To relate the tracking results on the 2D image plane with GPS data, the 2D image data need to be transformed into 3D data. For this purpose, a virtual 3D image plane is placed centrally in front of the user, onto which the tracking results are projected. The virtual image plane is dynamically positioned at a fixed distance from the user, aligning with the user’s heading direction. The user’s heading direction is determined by the magnetometer, a sensor included in the IMU unit of the AR device. The size of the plane and its distance from the user are calibrated based on the camera resolution and the FOV. Accordingly, the coordinates of the image objects can be conceptualized in three dimensions. The raycasts from the user’s position to the image objects on the virtual image plane are then calculated, which is utilized in the next stage, the matching process.

4.2. Matching Algorithm

The tracked image objects from the previous step are matched with the on-site workers’ GPS data in the following process (Figure 2). The GPS data, stored in the digital twin, represent the locations of the workers in the construction site. The GPS data are crucial for matching the tracked objects with their real-world counterparts, enabling the system to provide accurate and relevant information to the user. To begin the matching process, n GPS data points within the user’s FOV are identified. These are then matched with the m image objects described in Section 4.1. The distances between the raycasts to the image objects and the GPS points are calculated to form an m × n distance matrix. The Hungarian Algorithm is then used to return the initial matching results for the m image objects. To compensate errors from inaccurate GPS data, two scoring methods—Distance Score and Transition Score—are employed to verify and compute confidence scores for the initial matching results. The overall process is detailed below.

4.2.1. Screen GPS Data within the User’s FOV

Since there may be a significant number of workers on-site, processing GPS data for all workers during the matching process is time-consuming and inefficient. To improve this inefficiency, a data screening process is implemented. The user’s FOV region can be defined as the yellow area in Figure 4, using the heading direction from the magnetometer, AR user’s GPS data, and the camera’s intrinsic parameters. The matching process only uses GPS data within the user’s FOV (the green positions in Figure 4). GPS data outside this area are excluded from the matching process, reducing unnecessary calculations. The tracked objects will be matched with the screened GPS data in the next step. The workers’ GPS positions obtained in this process follow the East–North coordinate system of UTM.

DATA EXCERPT:
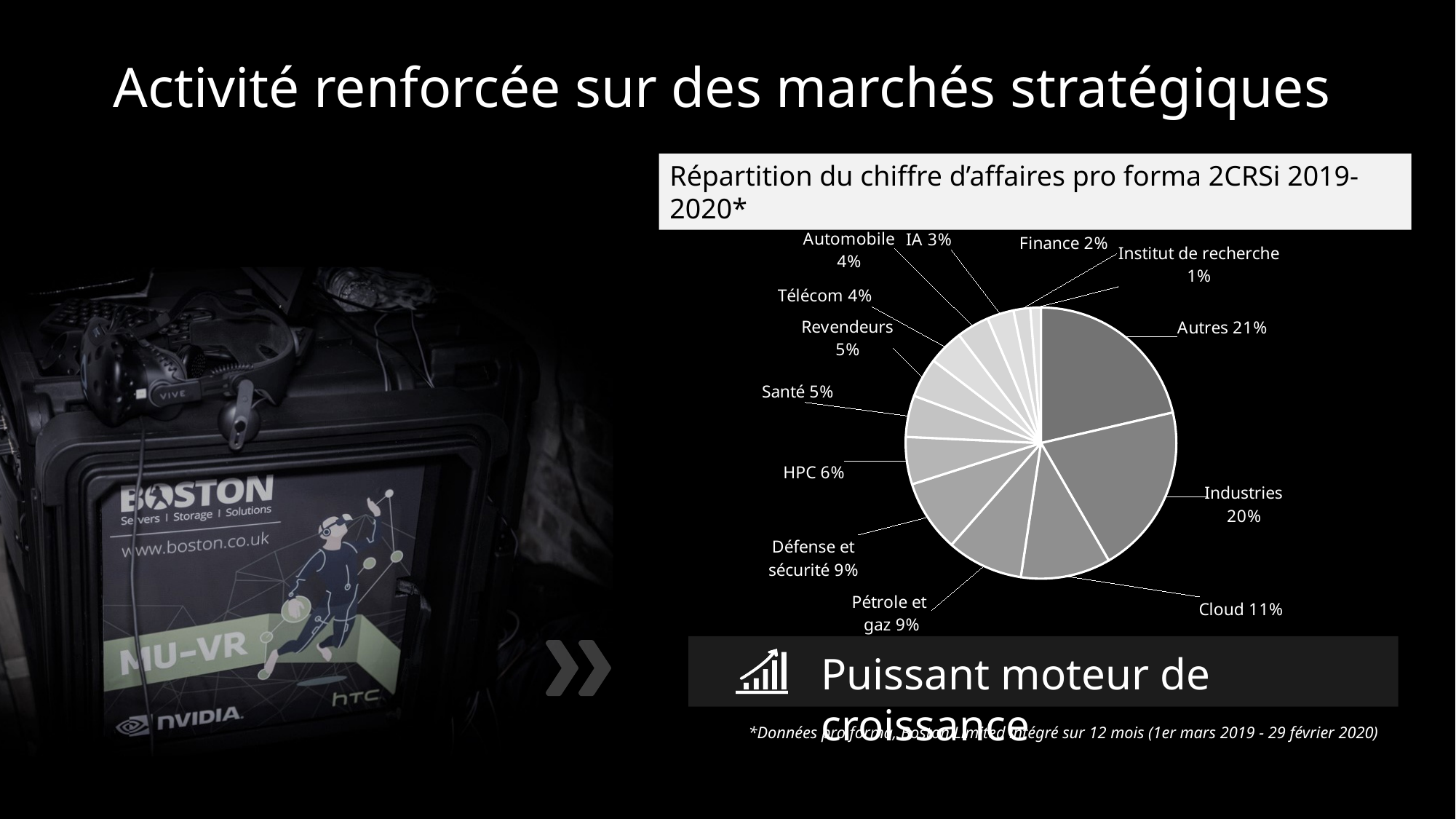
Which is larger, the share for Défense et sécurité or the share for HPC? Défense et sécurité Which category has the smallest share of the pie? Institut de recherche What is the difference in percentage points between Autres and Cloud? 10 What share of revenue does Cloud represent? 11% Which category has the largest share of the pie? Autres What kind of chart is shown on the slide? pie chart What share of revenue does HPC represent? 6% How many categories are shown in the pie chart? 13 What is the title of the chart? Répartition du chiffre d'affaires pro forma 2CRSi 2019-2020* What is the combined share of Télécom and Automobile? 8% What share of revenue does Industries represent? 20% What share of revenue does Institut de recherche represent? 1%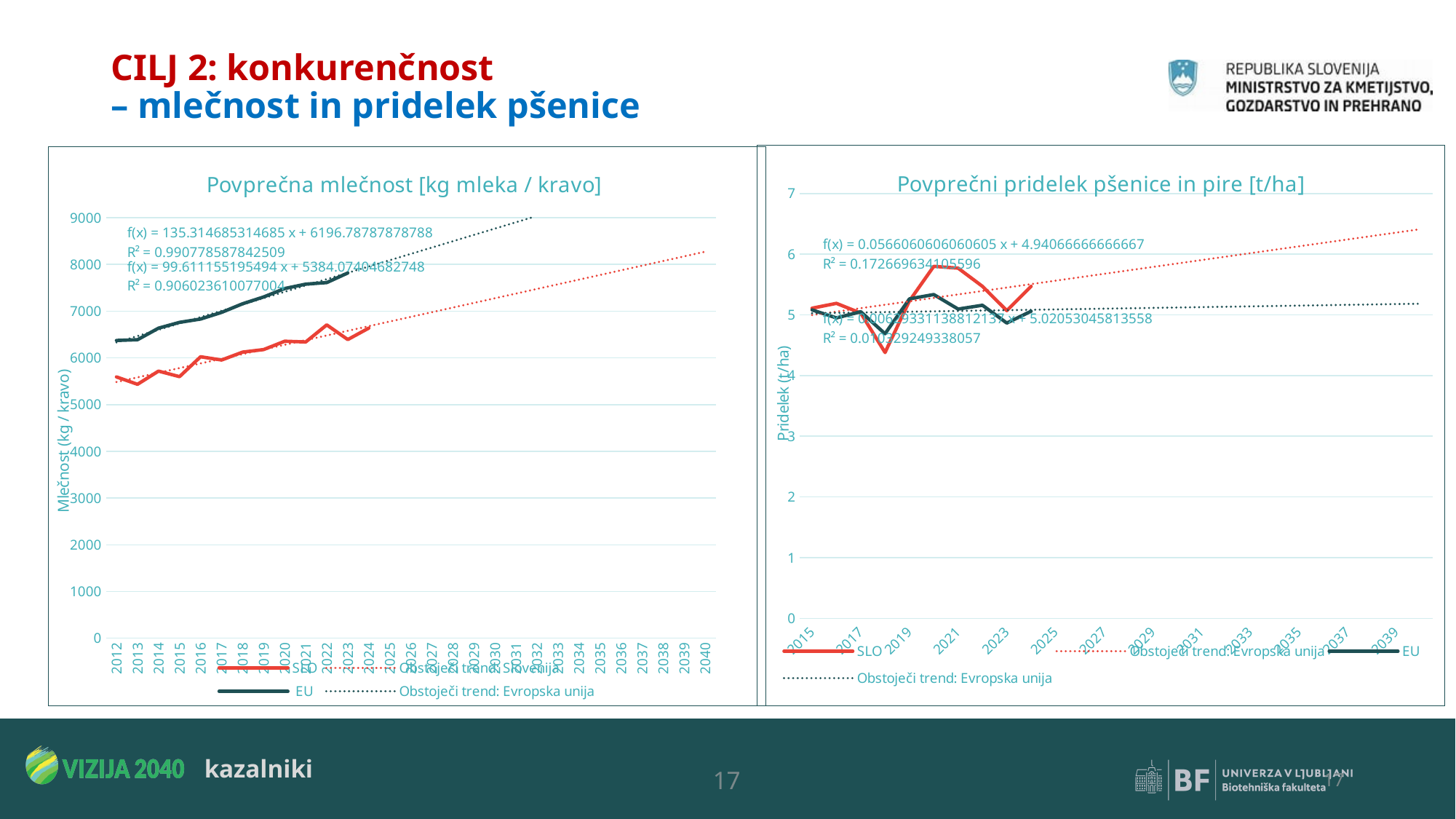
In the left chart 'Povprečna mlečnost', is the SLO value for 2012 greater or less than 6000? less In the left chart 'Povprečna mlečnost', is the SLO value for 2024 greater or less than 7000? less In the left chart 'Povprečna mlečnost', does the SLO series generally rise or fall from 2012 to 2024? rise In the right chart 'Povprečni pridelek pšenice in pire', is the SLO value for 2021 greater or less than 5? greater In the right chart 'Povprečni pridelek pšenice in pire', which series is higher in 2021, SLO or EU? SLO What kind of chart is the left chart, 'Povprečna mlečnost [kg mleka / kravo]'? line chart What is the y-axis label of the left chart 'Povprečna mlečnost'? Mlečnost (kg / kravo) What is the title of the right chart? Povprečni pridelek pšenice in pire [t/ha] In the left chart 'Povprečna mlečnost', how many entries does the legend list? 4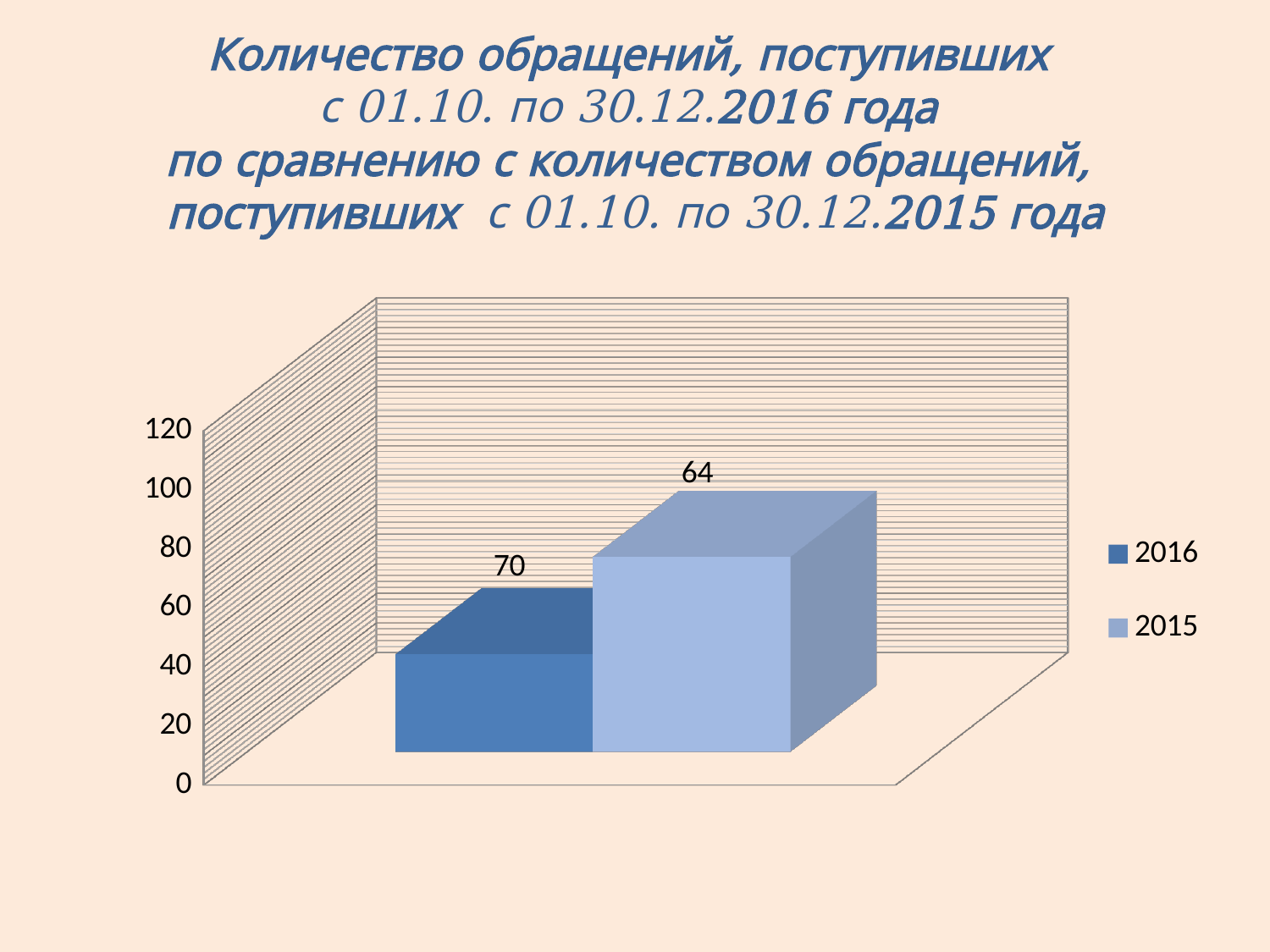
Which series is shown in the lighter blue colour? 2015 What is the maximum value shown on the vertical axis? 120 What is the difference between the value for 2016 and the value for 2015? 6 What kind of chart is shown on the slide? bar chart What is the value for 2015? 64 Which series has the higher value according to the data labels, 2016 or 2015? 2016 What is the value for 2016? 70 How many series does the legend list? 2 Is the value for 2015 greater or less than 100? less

APPLY WHAT YOU READ:
A. Answer these questions from the GPS matching text, each on its own line:
(i) Which sensor determines the user's heading direction?
(ii) Which algorithm returns the initial matching results for the image objects?
(iii) Which coordinate system do the workers' GPS positions follow?
B. Please reproduce the GPS matching text word for word from "To relate the" to "the matching process.".
C. Summarize the GPS matching text in two sentences.

ANSWERS TO THE EXERCISES:
A.
(i) The magnetometer, a sensor in the IMU unit of the AR device.
(ii) The Hungarian Algorithm.
(iii) The East–North coordinate system of UTM.

B.
To relate the tracking results on the 2D image plane with GPS data, the 2D image data need to be transformed into 3D data. For this purpose, a virtual 3D image plane is placed centrally in front of the user, onto which the tracking results are projected. The virtual image plane is dynamically positioned at a fixed distance from the user, aligning with the user’s heading direction. The user’s heading direction is determined by the magnetometer, a sensor included in the IMU unit of the AR device. The size of the plane and its distance from the user are calibrated based on the camera resolution and the FOV. Accordingly, the coordinates of the image objects can be conceptualized in three dimensions. The raycasts from the user’s position to the image objects on the virtual image plane are then calculated, which is utilized in the next stage, the matching process.

C. Tracking results from the 2D image plane are projected onto a virtual 3D image plane placed in front of the user along the user's heading direction, and raycasts from the user's position to the image objects are calculated. These image objects are matched with workers' GPS data screened to the user's FOV through an m × n distance matrix and the Hungarian Algorithm, with a Distance Score and a Transition Score used to verify the initial matches and compute confidence scores.